▶ **PASSAGE SHOWN**:

Open danilomendesdias opened 4 years ago
Hi! Thanks for using the library. No you're not missing something here. This is a valid use case I hadn't considered.
It is possible to workaround using a custom validator, for example:
from strictyaml import Map, load
class Float(ScalarValidator):
def validate_scalar(self, chunk):
return float(chunk.contents)
schema = Map(
{
"number_one": Float(),
"not_a_number": Float(),
}
)
yaml_string = (
"number_one: 1.0\n"
"not_a_number: nan" # doesn't have a dot at the beginning... wasn't sure if this was intentional?
)
load(yaml_string=yaml_string, schema=schema)
I might change the float library to accept "inf" and "nan", but I'd like to verify first that this is some sort of standard.
Very nice! In terms of floating point representation, nan
and inf
follow the IEEE 754 standard if that is what you are looking for. On the yaml side, I don't know much more than what it was shown in the previous link I sent.
For now, I'll use your suggestion but if I can help with that by sending a PR, just let me know.
Thank you again for answering so quickly.
IEEE 754 sounds good. I seem to have a hard time trouble finding a grammar, though. I'm a bit wary that python and YAML 1.2 might be doing their own thing (e.g. python parses "InfINITy" for some bizarre reason), and I'd rather use something which is a bit more standard.
I'd love it if you contributed a pull request! Thank you
I only noticed now that you mentioned the possibility of my .nan
being a typo, but in fact it was intentional. I think the yaml specification is a little confusing, but it is there: https://yaml.org/spec/1.2/spec.html.
Your PR basically looks perfect (thanks for accommodating my custom testing framework. it's appreciated!), but I'm still somewhat uncomfortable about this ".inf" thing. I'm sort of ok with accepting ".inf" as an input purely for compatibility with YAML, but I'd rather the canonical representation was something that was more of a widely used standard and not a quirk of YAML 1.2 (i.e. serialization outputs something else and the parser will accept both that and "nan", for example).
I checked the python json parser and it seems it accepts "NaN", "-Infinity" and "Infinity" although I'm suspicious that might be a python "add on" and not actually part of the specification.
It seems that the IEEE 754 standard doesn't really have an opinion on text representation of inf and nan (which is why everybody seems to do it differently).
I'm leaning towards thinking that it should accept ".inf" (for YAML 1.2), "inf" (for numpy/python), "Infinity" in the parser and should spit out "inf". What do you think? (assuming you have an opinion at all :))
My [personal] opinion is: .nan
instead of just nan
is horrible. But before strictyaml, I was using pyaml and I they accept it and I also found this specification. That's why I started to think that's the "actual standard". Supporting both .nan
and nan
seems to be a good strategy (I saw some people complaining in pyaml repo about nan
being parsed as string).

▶ **WHAT YOU NEED TO DO**:
A. Rewrite the paragraph of the strictyaml thread beginning "I'm leaning towards thinking" as a short bulleted list that keeps its main points.
B. Carry on the strictyaml thread above from its final sentence, in the same voice as its participants.

▶ **RECORDS SUPPLIED**:
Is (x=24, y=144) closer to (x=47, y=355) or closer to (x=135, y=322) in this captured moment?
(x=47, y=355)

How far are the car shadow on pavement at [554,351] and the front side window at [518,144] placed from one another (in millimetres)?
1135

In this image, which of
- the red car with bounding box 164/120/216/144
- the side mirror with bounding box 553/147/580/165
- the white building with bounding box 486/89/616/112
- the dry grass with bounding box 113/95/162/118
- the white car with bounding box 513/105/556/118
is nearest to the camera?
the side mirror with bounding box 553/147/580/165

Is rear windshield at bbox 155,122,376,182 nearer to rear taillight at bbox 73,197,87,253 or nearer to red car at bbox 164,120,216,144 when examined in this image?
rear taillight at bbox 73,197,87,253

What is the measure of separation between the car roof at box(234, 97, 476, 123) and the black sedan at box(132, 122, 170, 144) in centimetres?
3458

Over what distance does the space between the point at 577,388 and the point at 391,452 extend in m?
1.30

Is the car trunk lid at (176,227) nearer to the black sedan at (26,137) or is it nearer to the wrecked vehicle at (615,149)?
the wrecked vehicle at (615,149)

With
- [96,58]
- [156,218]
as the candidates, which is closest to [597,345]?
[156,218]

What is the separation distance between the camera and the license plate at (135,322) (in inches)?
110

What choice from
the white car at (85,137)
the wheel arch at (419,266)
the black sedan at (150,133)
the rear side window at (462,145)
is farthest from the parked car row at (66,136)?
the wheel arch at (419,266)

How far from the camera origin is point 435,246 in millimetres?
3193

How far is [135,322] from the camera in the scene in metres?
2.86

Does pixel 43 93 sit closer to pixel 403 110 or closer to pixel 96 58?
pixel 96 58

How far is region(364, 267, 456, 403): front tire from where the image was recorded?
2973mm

▶ **OUTPUTS IN ORDER**:
A.
- The parser should accept ".inf" (for YAML 1.2), "inf" (for numpy/python) and "Infinity".
- Serialization should output "inf".
- The writer asks for the other person's opinion on this.

B.
I think the sensitive decision is more related to the output. I could suggest a way of making that configurable, but sometimes it is just better to wait and see if someone else is really interested in the output specification instead of implementing each possible workflow.
[I used nan
as example, but it also applies to infinity representations]
Yes, I agree it's disgusting :) I'm almost inclined to say that it shouldn't even accept ".nan", but I know if we do that then people who have YAML 1.2 documents they want to parse will complain.
I don't think it ought to be configurable on the output. If somebody really cares, IMHO they should write their own serializer/deserializer. I think on balance I'm happy with "nan" and "inf" and "-inf" as an output. There's no real standard but this seems to be what numpy/python view as legitimate.
Yes, if we lock the inputs to nan
, it will be just a matter of time to have someone opening an issue about that here.
Just to summarize, can I update the code to follow this?
NaN
.nan
, .NaN
, .NAN
, nan
, NaN
, NAN
nan
Positive infinity
.inf
, .Inf
, .INF
, inf
, Inf
, INF
, +.inf
, +.Inf
, +.INF
, +inf
, +Inf
, +INF
inf
Negative infinity
-.inf
, -.Inf
, -.INF
, -inf
, -Inf
, -INF
-inf
Yes, please do. I'll merge and release a new version on pypi once you're done.
Thank you for doing this.
Ok, nice! I think I can finish that tomorrow, ok?
Thank you for the discussion.
Yep no rush.
On Mon, 10 Aug 2020, 17:03 Danilo Silva, notifications@github.com wrote:
Ok, nice! I think I can finish that tomorrow, ok?
Thank you for the discussion.
— You are receiving this because you commented. Reply to this email directly, view it on GitHub https://github.com/crdoconnor/strictyaml/issues/121#issuecomment-671443585, or unsubscribe https://github.com/notifications/unsubscribe-auth/ABOJKNKYKM73PWXCPKCF7GTSAAK5HANCNFSM4PXZPZ6Q .
I would say accept only INF
and NaN
(think this form is least likely to be mistaken for a standard string). StrictYAML aims to be fully roundtripable, which means there should only be one valid representation. It is a restricted subset of YAML, so no need to support every variation. You could check for other variations and print an error saying to use INF
or NaN
.
@shoogle I understand your concern with being strict, but this is about following existing standards, right?
Is there any standard that mentions INF
and NaN
as the right ones? It sounds a little arbitrary to me. And don't get me wrong, I really would like an existing one :(
Yes, .nan
is weird, but people are using that because these confusing YAML
specifications. It is not their fault and that's totally different from having badly formatted files. Besides that, if you can accept 1.000
, 1.
, +1E+0
, 1.e000
etc, why could you not accept different things for nan
and inf
?
@danilomendesdias, StrictYAML is a new standard, hence it can make up its own rules. People who use .nan
are not using StrictYAML; they are using YAML.
However, you make a valid point about 1.000
, 1.
, +1E+0
, 1.e000
, etc. Maybe we should not allow those either! :wink:
Seriously though, I suppose some variation is unavoidable, at least for floating point numbers. I guess it's OK to allow common variants as long as the output is always consistent. My vote is to make the output INF
and NaN
. Sure this is arbitrary, but no more so than any other option.
Remember though that the allowed input has to be specified explicitly for the sake of people writing parsers in other languages. I think it would be simpler to allow the following regex:
+?.?[Ii][Nn][Ff]
(optional +
, followed by optional .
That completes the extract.